Śmiało otwórz oczy i spójrz się na staw. I jak ci się podoba? - powiedziała różowowłosa. Vulnere posłusznie umożliwiła sobie odzyskanie wzroku, po czym odetchnęła głęboko z zachwytem.
Miał wrażenie, że dosłownie płynę wśród gwiazd, zbliżając się do drogi mlecznej. Jej towarzyszka zabezpieczyła wiosła, po czym oparła głową na dwóch splecionych dłoniach.
- Jest... świetnie - wyznała z zachwytem. Chyba nigdy nie widziała równie pięknego miejsca. Całość przypominała jej scenę z "Piratów z Karaibów", gdy statkiem płynęli po morzu a zdawało się, iż są wśród gwiazd, wysoko nad nieboskłonem.

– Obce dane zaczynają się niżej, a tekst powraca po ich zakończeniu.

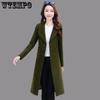 Women Winter Woolen Long Coat Casual Solid Slim Jackets Warm Overcoat Outwear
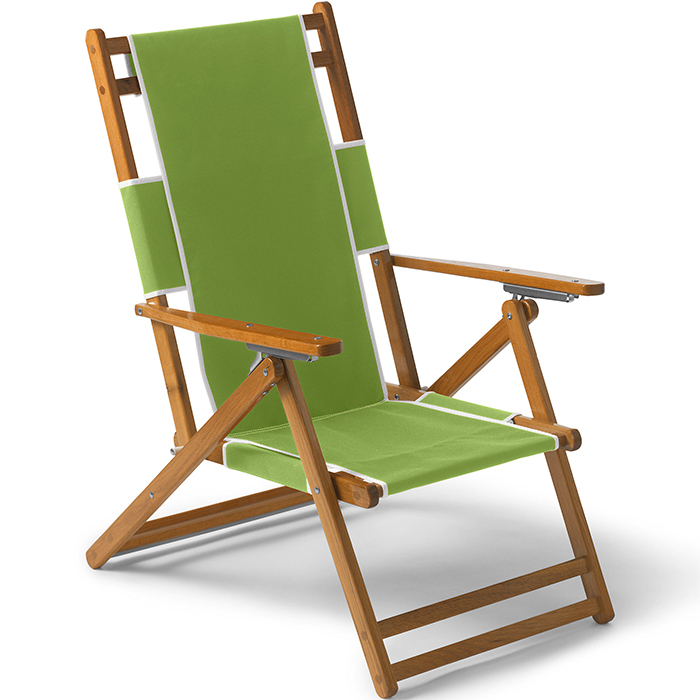 Oak Wood Beach Foot Rest Lounge Chair  XH-X060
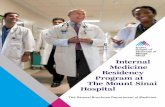 Internal Medicine Residency Brochure - Mount Sinai School of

- Tak, to zdecydowanie wspaniałe miejsce nocą - również zachwyciła się Smiley, z tym wyjątkiem, że jej wypowiedź ubarwiona była wesołą, a wręcz roześmianą nutą. Za to stwierdzenie Vulnere wyrażało raczej więcej zachwytu i podziwu, niż wesołości.
- Często tutaj przychodzisz? Kiedy odkryłaś to miejsce? - zachwycona nadal wpatrywała się w wciąż lekko falującą taflę wody, odbijającą dokładnie chyba każdą gwiazdę, przynajmniej takie miała wrażenie... Od zawsze uwielbiała przyrodę - głównie lasy, w dzieciństwie i nawet po nim, często odwiedzała takie tereny. Zwykle sam w swoim towarzystwie bądź na koniu. Często obserwowała wtedy ugwieżdżone niebo, ale nigdy nie przyszło jej do głowy, by robić to samo, patrząc jednocześnie w jezioro. Niezwykłe. Żadne inne słowo nie przychodziło jej do łowy, po prostu niezwykłe, i tyle.
- Cóż... trudno powiedzieć, ale niedługo po tym, jak zjawiłam się w cyrku - stwierdziła z lekkim wahaniem jej towarzyszka.